Methods: Blood was obtained from pediatric recipients of liver, heart, kidney, or intestinal grafts enrolled at seven sites in the NIAID-sponsored Clinical Trials of Organ Transplantation in Children (CTOTC)-06, a prospective multi-institutional study. PBMCs from 52 children were analyzed, both from patients who had stable graft function (n=24) in the 12-month period before and after sample collection and patients who had an episode of biopsy-proven rejection (n=28) within 30 days after sample collection. These cohorts were well-balanced with respect to clinical characteristics. PBMCs were thawed, barcoded, pooled, and stained with 37 metal-conjugated antibodies against cell surface and intracellular proteins expressed in immune cell lineages and analyzed by single-cell mass cytometry (cytometry by time-of-flight; CyTOF). To identify differences in population frequency between stable and rejection cohorts, we computed cell-type proportions for each population by calculating the number of cells of each population divided by the total number of cells in the respective lineage. 

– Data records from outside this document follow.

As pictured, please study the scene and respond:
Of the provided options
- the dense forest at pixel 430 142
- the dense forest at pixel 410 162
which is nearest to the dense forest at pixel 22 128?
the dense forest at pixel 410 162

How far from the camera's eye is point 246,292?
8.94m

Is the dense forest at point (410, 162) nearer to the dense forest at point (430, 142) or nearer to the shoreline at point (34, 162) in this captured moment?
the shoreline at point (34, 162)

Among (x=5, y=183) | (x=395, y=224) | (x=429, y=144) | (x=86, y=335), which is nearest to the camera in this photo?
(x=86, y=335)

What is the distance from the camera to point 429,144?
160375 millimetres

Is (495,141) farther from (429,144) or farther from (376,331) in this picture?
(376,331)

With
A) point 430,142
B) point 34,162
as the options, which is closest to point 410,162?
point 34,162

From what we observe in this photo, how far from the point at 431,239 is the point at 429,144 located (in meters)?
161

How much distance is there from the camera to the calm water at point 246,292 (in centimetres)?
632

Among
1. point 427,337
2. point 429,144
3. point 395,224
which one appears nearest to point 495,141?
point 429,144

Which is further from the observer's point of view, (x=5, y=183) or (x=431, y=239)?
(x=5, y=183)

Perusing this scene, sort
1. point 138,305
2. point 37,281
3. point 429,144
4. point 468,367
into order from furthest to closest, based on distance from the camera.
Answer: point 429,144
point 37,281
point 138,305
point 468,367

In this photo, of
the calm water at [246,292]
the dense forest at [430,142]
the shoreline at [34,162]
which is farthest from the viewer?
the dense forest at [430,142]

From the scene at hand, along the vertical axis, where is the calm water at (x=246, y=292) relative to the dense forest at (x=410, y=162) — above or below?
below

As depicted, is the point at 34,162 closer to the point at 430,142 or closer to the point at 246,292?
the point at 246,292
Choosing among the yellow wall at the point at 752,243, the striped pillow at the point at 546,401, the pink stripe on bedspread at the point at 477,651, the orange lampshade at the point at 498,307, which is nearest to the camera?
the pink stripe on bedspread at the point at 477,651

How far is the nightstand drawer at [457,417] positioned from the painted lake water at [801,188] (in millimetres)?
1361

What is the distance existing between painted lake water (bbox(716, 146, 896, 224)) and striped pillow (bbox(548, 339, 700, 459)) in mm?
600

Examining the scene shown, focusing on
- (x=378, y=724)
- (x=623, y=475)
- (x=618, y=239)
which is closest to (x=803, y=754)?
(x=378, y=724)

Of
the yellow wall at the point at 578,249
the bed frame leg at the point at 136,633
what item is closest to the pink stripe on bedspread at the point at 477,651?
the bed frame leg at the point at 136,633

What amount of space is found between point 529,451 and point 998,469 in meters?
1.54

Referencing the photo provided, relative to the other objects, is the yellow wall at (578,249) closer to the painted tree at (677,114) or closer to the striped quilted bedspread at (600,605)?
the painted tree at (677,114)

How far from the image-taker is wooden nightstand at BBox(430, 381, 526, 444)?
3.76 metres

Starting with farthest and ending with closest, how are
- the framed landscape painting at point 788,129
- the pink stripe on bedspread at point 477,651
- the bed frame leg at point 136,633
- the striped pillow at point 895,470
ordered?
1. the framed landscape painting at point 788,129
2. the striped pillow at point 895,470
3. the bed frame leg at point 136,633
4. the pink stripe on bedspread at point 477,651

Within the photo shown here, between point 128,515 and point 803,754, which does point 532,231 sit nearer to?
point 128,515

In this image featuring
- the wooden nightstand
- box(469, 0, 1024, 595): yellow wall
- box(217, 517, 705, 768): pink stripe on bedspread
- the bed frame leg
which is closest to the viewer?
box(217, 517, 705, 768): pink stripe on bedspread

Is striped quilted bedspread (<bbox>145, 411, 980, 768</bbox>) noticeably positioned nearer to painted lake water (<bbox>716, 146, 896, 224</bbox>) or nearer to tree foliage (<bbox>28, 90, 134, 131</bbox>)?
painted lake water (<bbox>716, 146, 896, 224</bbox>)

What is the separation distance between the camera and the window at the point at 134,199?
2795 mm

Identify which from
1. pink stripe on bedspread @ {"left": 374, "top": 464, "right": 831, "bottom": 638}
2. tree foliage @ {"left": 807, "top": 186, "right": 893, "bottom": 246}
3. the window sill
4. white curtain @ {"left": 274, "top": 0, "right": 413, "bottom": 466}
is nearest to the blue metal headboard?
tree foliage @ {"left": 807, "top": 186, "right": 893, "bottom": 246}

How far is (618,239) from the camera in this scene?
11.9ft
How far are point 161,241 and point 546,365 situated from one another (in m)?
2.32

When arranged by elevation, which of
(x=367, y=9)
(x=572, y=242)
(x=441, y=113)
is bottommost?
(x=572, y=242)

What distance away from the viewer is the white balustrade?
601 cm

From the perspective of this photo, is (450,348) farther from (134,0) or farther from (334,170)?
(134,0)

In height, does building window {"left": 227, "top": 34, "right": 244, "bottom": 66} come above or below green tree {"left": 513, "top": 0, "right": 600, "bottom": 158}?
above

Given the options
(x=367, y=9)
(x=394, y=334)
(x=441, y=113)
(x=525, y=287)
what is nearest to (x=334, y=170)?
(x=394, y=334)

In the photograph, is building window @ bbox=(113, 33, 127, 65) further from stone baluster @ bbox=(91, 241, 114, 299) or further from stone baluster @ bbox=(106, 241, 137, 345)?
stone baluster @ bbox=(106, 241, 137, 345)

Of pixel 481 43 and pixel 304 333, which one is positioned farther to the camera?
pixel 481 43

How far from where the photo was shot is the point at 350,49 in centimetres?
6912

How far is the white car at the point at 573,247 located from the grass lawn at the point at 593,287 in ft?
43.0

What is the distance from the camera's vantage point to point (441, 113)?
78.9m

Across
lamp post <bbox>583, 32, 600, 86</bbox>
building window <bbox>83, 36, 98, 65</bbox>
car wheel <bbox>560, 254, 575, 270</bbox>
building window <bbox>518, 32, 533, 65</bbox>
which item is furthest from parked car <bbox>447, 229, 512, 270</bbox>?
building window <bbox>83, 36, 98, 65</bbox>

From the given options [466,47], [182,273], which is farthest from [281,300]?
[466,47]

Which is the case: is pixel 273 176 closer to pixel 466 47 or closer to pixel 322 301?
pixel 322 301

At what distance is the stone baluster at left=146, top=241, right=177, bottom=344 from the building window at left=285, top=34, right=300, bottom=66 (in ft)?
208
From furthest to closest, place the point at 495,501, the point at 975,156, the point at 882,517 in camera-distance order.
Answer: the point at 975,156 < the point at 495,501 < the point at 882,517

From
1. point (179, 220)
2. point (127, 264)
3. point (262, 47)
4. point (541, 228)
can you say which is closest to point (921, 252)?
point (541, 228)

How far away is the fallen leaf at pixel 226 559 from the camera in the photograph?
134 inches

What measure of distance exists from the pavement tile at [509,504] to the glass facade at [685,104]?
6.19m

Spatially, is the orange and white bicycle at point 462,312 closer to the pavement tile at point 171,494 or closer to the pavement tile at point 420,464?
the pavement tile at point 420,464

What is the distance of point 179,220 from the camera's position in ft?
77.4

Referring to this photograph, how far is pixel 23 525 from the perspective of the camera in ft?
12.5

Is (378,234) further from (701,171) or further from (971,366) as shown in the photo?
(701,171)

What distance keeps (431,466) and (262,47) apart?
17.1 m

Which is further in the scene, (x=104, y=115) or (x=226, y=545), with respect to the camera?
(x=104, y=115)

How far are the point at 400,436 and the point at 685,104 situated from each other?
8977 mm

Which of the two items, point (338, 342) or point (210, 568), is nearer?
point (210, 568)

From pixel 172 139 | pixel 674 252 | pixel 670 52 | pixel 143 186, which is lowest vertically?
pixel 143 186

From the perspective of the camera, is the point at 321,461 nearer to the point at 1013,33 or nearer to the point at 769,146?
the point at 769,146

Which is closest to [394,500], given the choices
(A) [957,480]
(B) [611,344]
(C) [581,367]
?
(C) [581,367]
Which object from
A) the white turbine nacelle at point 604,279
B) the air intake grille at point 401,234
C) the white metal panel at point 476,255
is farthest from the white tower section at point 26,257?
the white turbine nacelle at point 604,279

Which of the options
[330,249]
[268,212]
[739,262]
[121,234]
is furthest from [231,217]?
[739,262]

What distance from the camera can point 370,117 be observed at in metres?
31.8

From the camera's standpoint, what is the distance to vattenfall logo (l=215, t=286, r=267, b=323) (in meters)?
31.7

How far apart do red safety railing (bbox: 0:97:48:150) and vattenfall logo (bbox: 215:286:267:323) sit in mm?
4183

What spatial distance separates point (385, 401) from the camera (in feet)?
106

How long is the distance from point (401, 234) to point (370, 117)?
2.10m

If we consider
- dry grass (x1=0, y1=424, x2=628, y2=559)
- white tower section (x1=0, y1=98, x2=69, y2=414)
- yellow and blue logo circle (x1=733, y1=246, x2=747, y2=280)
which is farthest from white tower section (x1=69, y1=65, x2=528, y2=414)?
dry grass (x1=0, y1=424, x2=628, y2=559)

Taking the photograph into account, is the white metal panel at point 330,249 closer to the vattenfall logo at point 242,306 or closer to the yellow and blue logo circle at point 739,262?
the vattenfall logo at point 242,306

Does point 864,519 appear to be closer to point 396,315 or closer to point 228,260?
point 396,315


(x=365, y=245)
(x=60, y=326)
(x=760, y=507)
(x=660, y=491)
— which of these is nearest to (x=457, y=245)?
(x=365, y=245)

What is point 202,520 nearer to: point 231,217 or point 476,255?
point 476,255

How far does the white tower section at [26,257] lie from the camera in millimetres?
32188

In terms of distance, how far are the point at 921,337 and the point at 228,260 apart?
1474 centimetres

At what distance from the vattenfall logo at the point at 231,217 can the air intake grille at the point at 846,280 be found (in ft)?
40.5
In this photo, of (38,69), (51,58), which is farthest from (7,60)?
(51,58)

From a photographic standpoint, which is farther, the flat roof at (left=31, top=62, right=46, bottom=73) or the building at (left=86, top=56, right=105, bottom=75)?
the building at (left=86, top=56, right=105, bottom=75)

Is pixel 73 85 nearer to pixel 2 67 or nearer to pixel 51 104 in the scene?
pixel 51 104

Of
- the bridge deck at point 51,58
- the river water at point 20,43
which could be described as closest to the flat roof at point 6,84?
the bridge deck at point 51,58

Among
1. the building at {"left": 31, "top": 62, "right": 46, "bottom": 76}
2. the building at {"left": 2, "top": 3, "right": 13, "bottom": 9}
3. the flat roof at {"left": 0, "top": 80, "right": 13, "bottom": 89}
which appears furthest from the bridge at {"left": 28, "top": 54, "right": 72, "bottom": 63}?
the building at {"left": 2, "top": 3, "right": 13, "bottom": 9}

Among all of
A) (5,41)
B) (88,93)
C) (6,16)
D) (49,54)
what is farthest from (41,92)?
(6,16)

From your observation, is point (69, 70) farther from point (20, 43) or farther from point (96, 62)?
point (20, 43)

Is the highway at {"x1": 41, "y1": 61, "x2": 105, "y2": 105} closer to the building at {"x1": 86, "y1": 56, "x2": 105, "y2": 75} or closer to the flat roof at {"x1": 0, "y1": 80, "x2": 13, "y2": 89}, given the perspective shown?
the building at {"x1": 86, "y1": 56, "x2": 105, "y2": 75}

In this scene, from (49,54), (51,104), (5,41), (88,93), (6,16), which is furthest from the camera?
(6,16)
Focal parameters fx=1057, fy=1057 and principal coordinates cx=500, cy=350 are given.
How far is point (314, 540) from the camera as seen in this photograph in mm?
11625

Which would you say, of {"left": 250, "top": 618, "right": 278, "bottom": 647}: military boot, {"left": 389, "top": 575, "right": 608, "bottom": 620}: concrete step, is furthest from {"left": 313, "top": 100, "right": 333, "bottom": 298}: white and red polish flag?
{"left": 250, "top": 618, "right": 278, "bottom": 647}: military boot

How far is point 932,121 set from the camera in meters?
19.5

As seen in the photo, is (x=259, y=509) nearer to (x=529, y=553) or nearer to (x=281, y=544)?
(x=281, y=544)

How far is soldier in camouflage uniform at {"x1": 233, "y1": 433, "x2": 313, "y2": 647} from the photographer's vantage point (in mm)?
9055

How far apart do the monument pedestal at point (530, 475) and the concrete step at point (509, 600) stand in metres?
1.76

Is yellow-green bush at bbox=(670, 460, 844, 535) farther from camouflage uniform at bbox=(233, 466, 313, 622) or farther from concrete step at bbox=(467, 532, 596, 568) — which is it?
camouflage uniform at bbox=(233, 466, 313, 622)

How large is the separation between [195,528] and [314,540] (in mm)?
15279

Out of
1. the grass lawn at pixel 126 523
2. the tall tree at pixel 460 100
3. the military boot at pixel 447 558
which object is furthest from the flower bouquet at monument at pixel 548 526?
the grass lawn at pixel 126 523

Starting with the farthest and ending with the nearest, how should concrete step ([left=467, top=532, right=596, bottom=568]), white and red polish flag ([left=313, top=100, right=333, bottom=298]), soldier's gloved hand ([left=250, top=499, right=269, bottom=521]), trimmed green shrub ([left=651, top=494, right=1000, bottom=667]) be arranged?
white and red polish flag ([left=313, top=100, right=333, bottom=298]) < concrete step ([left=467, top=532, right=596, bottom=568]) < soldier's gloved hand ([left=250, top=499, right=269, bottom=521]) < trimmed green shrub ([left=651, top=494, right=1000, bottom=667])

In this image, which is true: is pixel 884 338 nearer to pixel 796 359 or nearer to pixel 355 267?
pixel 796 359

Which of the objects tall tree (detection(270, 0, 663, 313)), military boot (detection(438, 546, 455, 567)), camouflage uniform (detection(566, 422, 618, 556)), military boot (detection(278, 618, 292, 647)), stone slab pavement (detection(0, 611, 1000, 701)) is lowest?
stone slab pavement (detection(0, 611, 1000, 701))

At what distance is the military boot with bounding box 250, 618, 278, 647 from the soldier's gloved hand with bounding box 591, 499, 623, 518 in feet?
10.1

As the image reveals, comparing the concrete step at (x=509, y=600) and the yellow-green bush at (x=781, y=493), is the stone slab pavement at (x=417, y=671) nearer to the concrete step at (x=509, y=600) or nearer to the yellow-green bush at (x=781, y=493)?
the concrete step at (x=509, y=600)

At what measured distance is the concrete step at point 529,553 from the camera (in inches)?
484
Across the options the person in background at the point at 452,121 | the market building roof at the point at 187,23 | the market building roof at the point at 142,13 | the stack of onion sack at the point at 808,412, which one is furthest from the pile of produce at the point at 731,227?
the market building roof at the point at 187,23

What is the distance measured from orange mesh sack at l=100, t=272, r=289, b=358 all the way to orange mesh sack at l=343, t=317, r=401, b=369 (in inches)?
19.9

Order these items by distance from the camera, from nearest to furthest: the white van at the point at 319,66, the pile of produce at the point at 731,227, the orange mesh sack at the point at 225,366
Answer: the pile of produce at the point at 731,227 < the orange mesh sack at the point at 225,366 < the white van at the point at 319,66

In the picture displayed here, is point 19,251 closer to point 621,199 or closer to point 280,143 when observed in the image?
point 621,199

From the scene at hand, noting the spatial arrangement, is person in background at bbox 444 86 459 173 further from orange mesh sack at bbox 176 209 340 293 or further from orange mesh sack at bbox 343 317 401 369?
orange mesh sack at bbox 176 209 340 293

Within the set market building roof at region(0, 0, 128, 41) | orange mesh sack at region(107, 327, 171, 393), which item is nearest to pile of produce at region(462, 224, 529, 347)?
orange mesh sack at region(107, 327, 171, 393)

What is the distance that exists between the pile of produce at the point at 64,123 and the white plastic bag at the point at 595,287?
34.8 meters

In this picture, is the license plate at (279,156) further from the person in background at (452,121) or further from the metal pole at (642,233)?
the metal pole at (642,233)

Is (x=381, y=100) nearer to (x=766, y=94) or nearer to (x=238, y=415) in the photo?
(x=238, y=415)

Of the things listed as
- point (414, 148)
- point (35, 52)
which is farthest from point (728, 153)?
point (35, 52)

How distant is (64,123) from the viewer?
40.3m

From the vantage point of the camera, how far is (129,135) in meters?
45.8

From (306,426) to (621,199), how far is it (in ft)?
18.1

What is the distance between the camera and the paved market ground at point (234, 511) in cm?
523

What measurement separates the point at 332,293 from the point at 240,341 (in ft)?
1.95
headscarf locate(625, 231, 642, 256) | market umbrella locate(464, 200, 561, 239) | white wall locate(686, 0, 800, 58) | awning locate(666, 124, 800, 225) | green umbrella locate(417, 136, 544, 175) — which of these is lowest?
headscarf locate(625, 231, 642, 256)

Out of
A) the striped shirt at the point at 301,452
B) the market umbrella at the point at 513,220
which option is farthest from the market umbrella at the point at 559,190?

Results: Principal component analysis revealed that allograft type is an important driver of differences in post-transplant immune composition. Liver and kidney recipients were more like each other and distinct from heart recipients. Heart recipients had higher proportions of CD4 EM, CD4 effector T cells, plasmablasts, and naïve B cells compared to liver or kidney recipients. We observed the same phenomenon using linear discriminant analysis, an independent method of analyzing differences between cohorts.

When controlling for differences in allograft type, we observed an increase in the proportion of CD8 naive and CD8 central memory cells in patients with graft rejection. In this same cohort, we also observed a decrease in the proportion of a novel T cell population (CD45⁺CD3⁺CD19^-CD4⁺CD8^-CD25^loCD5⁺CD38^-FoxP3^loCD45RA^-).

Conclusions: Single-cell CyTOF analysis identified distinct differences in immune response based on allograft status and identified a population whose abundance is associated with increased graft stability. Additional studies will determine if this T cell population can be harnessed to predict or prevent allograft rejection.